Reputation: 191
I have run the model with LSTM as the first layer successfully. But out of curiosity, I replace LSTM with CuDNNLSTM. But after model.fit, it replied the following error message:
UnknownError: Fail to find the dnn implementation.
[[{{node cu_dnnlstm_5/CudnnRNN}} = CudnnRNN[T=DT_FLOAT, _class=["loc:@training_2/Adam/gradients/cu_dnnlstm_5/CudnnRNN_grad/CudnnRNNBackprop"], direction="unidirectional", dropout=0, input_mode="linear_input", is_training=true, rnn_mode="lstm", seed=87654321, seed2=0, _device="/job:localhost/replica:0/task:0/device:GPU:0"](cu_dnnlstm_5/transpose, cu_dnnlstm_5/ExpandDims_1, cu_dnnlstm_5/ExpandDims_1, cu_dnnlstm_5/concat_1)]]
[[{{node metrics_3/mean_squared_error/Mean_1/_1877}} = _Recv[client_terminated=false, recv_device="/job:localhost/replica:0/task:0/device:CPU:0", send_device="/job:localhost/replica:0/task:0/device:GPU:0", send_device_incarnation=1, tensor_name="edge_4852_metrics_3/mean_squared_error/Mean_1", tensor_type=DT_FLOAT, _device="/job:localhost/replica:0/task:0/device:CPU:0"]()]]

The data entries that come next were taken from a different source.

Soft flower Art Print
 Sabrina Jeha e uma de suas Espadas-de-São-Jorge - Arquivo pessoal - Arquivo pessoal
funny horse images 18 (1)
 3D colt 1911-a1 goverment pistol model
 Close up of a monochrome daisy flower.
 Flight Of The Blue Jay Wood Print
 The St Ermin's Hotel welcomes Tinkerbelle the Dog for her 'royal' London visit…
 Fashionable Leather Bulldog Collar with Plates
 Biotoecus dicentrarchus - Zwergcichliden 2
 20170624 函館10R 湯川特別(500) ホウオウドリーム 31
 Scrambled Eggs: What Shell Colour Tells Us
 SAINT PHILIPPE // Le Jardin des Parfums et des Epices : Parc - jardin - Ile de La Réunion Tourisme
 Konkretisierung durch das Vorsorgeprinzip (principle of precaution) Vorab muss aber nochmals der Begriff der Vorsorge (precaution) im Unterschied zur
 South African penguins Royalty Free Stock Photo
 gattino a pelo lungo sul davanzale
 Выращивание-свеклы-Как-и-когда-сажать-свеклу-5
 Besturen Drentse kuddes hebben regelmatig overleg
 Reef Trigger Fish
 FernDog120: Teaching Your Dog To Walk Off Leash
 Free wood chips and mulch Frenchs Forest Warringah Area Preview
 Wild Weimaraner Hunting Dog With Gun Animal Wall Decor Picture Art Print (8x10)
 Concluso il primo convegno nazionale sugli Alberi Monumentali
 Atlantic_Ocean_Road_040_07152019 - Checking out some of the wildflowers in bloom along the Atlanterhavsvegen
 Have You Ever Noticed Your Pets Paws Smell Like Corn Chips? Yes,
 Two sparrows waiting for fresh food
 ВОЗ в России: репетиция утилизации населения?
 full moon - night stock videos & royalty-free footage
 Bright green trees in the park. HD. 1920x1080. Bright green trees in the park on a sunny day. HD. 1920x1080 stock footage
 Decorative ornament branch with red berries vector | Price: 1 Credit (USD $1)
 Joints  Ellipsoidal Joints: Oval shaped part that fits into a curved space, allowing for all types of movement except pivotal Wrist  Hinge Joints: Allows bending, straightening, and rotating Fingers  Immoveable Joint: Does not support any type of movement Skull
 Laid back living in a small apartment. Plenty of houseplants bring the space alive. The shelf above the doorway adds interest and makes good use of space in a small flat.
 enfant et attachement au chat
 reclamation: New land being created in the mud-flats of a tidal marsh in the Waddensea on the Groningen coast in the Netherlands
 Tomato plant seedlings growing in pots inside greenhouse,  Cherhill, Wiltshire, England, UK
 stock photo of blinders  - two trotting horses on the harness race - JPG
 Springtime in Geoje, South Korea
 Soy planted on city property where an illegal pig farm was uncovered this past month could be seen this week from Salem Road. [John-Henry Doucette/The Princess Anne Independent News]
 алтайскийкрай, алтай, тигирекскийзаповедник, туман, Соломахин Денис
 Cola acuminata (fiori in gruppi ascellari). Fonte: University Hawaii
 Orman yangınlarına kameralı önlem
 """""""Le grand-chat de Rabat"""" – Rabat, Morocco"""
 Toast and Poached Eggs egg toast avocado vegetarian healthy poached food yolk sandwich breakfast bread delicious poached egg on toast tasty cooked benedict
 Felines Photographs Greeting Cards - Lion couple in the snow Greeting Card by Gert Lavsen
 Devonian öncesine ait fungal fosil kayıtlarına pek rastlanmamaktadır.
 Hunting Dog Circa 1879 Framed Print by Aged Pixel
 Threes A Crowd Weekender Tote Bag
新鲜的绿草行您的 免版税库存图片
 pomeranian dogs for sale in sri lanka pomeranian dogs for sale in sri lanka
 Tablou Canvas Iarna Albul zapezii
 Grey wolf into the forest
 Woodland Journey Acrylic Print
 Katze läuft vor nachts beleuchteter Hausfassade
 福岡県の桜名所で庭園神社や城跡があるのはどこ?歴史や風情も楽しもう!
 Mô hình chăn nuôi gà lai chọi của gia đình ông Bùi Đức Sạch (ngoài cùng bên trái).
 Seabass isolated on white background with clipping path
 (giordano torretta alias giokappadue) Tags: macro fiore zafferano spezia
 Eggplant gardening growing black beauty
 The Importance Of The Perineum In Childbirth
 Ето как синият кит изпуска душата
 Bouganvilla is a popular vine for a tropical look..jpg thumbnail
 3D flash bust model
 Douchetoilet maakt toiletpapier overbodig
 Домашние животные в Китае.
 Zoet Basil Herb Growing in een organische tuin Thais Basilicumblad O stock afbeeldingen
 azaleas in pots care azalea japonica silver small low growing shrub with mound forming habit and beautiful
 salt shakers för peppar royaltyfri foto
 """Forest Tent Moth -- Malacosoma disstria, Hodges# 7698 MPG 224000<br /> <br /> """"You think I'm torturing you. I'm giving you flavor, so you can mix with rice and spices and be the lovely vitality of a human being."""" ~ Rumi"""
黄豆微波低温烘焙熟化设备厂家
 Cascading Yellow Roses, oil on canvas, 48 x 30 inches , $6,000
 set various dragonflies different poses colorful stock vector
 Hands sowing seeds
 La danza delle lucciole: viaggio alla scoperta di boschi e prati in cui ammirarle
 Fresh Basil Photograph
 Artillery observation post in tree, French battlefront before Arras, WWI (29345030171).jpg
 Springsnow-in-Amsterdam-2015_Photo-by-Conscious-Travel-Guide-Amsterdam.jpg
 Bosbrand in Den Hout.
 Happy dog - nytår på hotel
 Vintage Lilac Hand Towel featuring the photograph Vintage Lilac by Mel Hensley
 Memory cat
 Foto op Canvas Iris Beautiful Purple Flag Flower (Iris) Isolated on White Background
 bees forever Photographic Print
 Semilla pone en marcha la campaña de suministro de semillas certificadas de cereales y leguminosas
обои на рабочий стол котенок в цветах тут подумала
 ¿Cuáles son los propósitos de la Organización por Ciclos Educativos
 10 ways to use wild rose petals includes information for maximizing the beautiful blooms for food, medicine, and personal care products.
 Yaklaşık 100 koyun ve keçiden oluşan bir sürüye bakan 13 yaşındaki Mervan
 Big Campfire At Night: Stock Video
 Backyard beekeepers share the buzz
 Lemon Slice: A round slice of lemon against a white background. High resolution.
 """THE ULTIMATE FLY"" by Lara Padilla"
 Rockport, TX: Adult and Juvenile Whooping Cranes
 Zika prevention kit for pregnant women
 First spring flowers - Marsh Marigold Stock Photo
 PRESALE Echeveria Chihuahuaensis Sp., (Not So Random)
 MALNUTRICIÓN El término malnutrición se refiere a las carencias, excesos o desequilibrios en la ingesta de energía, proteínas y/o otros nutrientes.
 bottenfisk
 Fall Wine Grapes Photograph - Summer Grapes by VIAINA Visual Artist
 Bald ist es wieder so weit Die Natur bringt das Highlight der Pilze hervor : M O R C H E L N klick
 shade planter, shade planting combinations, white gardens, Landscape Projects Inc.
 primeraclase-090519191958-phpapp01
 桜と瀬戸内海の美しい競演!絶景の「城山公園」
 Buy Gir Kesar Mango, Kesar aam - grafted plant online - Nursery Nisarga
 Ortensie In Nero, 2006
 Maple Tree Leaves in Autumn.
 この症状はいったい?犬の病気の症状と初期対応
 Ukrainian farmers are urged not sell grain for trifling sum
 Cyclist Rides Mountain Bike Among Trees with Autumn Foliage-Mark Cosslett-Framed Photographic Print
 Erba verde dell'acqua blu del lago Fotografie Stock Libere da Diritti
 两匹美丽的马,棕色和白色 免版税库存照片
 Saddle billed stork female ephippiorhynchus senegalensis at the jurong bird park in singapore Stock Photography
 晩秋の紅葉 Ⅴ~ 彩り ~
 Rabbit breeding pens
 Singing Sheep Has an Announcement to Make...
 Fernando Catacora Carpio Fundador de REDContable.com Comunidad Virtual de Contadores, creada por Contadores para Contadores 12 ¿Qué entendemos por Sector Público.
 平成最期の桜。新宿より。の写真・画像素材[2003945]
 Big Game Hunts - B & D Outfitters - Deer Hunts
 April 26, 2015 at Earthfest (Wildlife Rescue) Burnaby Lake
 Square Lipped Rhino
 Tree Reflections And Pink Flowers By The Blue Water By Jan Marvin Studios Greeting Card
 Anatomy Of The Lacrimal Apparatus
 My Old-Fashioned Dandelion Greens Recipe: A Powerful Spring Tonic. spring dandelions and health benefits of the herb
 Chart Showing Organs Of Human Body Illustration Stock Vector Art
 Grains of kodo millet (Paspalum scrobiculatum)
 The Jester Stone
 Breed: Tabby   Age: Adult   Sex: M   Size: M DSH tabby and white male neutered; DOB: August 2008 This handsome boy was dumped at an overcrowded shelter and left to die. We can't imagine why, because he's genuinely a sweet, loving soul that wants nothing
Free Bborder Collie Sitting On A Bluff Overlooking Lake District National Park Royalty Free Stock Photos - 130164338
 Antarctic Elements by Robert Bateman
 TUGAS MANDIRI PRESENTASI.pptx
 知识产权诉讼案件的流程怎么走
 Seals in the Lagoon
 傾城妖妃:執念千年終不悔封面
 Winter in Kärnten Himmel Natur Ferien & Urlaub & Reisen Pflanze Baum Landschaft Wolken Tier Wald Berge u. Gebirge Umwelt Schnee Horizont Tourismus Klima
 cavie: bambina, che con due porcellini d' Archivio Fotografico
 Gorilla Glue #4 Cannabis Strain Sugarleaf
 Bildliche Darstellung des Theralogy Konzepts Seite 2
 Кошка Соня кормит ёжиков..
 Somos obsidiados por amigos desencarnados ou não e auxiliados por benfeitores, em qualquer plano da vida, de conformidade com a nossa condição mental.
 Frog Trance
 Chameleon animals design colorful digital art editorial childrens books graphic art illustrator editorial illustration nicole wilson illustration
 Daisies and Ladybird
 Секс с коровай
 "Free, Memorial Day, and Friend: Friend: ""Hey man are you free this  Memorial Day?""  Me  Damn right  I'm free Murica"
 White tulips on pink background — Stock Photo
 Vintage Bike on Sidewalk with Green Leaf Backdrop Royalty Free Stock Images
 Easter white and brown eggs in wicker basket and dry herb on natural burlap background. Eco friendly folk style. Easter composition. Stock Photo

I have tried TestCudnnLSTM() on this discussion and pass the test successfully:
Keras version: 2.2.4 Tensorflow version: 1.12.0 Creating Model _________________________________________________________________ Layer (type) Output Shape Param # ================================================================= cu_dnnlstm_1 (CuDNNLSTM) (None, 1000, 1) 16 ================================================================= Total params: 16 Trainable params: 16 Non-trainable params: 0 _________________________________________________________________ None Model compiled
It seems that the problem appears during model fitting. But I don't know exactly what is the problem?
Upvotes: 18
Views: 26661
Reputation: 66
For me, the issue was resolved after installing the correct version of Tensorflow for the installed CUDA version. The correct matches can be seen from here: https://www.tensorflow.org/install/source#gpu. To check CUDA version installed on machine, use nvcc --version
.
Upvotes: 0
Reputation: 1
My code worked after I check all the versions of the following packages: cuda, cudnn, tensorflow and gcc. You need to find the corresponding version for all, hope it helps!
Mine version is below:
Upvotes: 0
Reputation: 136
Also check that the cuDNN is present for the CUDA version your application uses.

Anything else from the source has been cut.